By tradition he received his call while praying in the forest, prompted by a voice to go north to preach. About the year 1520 he journeyed to the wild lands of the Kola Peninsula and established himself on the banks of the Pechenga River.
Mission to the Lapps
Tryphon first acquainted himself with the language and pagan religious beliefs of the Sami (Lapp) people before beginning to preach. His early efforts were met with great mistrust: the synaxarion relates that local sorcerers incited the people against him, and he endured hardships, insults, and beatings, at times hiding in caves and living as an ascetic devoted to prayer through the night.
Through his meekness and kindly words, the number of those who listened to him gradually grew, and many came to believe. In 1532 the hieromonk Elias (Elijah) came to consecrate the church and baptize the converts, and it was he who tonsured Metrophanes with the monastic name Tryphon.
The Pechenga Monastery
Beside the church, Tryphon established the Pechenga-Trinity Monastery, situated on the cold northern sea near the frontier of Murmansk, and served as its leader. He is also credited with founding the Church of the Annunciation in the region.
Tsar Ivan IV (the Terrible) supported and richly endowed the poor monastery.

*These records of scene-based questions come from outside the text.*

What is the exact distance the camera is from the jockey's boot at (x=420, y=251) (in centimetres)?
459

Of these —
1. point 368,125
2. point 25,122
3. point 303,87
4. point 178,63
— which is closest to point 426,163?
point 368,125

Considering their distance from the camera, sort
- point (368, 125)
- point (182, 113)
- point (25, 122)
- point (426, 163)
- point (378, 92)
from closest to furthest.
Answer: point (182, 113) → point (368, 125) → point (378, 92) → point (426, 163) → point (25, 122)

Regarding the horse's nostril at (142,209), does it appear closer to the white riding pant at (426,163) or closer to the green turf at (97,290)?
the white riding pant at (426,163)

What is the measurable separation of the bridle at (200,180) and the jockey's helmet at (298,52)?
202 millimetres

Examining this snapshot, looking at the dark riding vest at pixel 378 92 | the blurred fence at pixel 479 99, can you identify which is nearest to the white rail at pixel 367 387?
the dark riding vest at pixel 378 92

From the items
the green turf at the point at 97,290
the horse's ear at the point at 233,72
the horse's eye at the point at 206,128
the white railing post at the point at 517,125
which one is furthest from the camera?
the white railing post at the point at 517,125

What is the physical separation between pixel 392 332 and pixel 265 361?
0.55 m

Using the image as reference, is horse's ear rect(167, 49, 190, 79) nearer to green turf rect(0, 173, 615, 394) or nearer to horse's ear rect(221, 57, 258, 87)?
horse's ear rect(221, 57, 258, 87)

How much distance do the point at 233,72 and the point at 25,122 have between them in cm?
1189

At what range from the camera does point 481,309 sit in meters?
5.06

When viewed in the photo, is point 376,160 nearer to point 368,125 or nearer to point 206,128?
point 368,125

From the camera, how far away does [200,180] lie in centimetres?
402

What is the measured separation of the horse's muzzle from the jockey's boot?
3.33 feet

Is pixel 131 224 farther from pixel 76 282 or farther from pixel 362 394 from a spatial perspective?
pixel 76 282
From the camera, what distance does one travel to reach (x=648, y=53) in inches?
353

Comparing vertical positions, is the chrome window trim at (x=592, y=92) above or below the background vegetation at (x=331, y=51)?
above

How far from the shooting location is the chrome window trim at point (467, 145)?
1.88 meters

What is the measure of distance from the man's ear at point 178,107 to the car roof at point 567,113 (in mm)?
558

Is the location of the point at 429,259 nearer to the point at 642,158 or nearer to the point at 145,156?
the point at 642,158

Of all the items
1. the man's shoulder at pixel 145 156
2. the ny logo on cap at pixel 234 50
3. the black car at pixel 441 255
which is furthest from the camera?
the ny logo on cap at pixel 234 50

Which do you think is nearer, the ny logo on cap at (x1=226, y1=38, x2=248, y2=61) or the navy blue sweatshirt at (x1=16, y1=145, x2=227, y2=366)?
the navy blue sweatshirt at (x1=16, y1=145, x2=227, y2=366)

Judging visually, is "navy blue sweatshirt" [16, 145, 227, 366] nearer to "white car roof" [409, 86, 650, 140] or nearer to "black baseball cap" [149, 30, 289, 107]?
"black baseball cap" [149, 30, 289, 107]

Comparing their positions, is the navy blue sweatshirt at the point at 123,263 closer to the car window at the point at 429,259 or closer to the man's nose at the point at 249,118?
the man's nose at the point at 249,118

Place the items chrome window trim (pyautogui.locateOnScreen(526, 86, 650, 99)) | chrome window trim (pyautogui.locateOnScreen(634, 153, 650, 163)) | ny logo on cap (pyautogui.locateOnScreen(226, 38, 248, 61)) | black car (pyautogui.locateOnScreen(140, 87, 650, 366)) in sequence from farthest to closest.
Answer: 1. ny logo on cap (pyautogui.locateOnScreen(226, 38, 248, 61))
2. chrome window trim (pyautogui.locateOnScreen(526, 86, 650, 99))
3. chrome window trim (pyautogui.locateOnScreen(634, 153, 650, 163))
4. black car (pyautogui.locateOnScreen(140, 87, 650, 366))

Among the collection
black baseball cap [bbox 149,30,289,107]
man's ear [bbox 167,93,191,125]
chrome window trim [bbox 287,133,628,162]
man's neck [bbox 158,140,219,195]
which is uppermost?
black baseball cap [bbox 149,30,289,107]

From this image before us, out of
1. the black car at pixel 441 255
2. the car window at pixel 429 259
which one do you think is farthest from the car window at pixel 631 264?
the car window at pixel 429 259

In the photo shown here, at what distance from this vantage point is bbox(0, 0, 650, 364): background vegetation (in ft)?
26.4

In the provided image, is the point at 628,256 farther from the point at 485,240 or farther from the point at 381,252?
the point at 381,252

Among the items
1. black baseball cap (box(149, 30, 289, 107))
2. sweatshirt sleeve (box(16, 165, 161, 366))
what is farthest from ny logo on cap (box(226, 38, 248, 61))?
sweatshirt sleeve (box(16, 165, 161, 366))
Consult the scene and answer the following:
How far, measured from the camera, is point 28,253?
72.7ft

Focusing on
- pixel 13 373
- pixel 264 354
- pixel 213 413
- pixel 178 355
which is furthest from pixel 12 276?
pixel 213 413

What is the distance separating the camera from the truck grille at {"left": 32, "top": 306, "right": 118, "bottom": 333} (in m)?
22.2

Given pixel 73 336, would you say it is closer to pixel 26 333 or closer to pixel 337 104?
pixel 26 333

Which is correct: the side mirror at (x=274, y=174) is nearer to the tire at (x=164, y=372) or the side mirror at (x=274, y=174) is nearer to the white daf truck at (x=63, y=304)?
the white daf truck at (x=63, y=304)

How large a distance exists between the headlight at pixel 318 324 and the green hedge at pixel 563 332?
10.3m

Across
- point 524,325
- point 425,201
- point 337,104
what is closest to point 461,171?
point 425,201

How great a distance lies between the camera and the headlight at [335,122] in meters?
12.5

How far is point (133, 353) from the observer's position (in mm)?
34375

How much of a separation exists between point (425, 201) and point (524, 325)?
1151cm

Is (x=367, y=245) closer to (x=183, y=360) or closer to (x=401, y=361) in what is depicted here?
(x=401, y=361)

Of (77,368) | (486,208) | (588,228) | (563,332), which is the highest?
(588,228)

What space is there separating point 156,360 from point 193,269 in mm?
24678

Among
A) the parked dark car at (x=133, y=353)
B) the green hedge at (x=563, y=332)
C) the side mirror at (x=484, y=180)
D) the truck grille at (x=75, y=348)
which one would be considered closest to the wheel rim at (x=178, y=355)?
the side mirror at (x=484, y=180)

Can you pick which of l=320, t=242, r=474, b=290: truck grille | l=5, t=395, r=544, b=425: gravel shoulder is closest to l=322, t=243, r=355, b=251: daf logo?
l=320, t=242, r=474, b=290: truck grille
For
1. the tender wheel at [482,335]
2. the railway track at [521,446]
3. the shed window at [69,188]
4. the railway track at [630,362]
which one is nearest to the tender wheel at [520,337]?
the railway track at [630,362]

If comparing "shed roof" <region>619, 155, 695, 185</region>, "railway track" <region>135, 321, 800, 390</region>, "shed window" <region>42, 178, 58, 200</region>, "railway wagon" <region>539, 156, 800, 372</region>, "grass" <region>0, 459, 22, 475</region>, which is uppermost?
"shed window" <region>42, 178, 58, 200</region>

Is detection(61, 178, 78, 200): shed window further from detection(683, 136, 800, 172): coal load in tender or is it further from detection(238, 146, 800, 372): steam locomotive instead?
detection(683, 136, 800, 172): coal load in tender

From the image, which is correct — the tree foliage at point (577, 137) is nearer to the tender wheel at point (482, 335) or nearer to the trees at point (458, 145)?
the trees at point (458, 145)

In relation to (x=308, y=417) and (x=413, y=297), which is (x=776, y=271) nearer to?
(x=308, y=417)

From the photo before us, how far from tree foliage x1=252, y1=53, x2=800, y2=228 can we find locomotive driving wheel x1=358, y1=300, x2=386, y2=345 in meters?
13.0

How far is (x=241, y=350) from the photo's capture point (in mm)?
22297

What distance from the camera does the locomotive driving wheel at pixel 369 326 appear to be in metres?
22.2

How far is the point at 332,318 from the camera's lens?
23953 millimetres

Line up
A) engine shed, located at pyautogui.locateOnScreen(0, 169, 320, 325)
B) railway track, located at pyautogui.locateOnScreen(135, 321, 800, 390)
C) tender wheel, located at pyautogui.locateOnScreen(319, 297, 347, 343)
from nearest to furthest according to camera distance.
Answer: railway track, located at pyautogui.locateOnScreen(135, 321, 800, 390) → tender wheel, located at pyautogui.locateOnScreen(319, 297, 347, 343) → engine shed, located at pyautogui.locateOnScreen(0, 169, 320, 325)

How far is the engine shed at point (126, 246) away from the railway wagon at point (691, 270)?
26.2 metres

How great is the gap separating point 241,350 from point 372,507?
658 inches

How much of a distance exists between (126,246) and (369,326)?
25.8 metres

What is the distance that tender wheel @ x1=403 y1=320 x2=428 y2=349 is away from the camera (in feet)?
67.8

One account records that the monks expelled their abbot in 1548, forcing Tryphon to wander for some years collecting alms, and that in 1556 he returned with a new abbot named Gury and an imperial charter granting the monastery concessions.
Repose and Legacy
Tryphon reposed on December 15, 1583, at Pechenga. Sources differ on his age at death — some give 88 and others 98 — and on how long he lived among the Lapps, variously about sixty or seventy years.
Before his death he foretold to the brethren the ruin of the monastery and their death by the sword. This came to pass in 1589, when the Swedes destroyed the Pechenga-Trinity Monastery; the rebuilt community was later moved to the Kola Peninsula. His relics rest at his burial place, and following a restoration of the monastery between 2009 and 2012 a new church was built over them.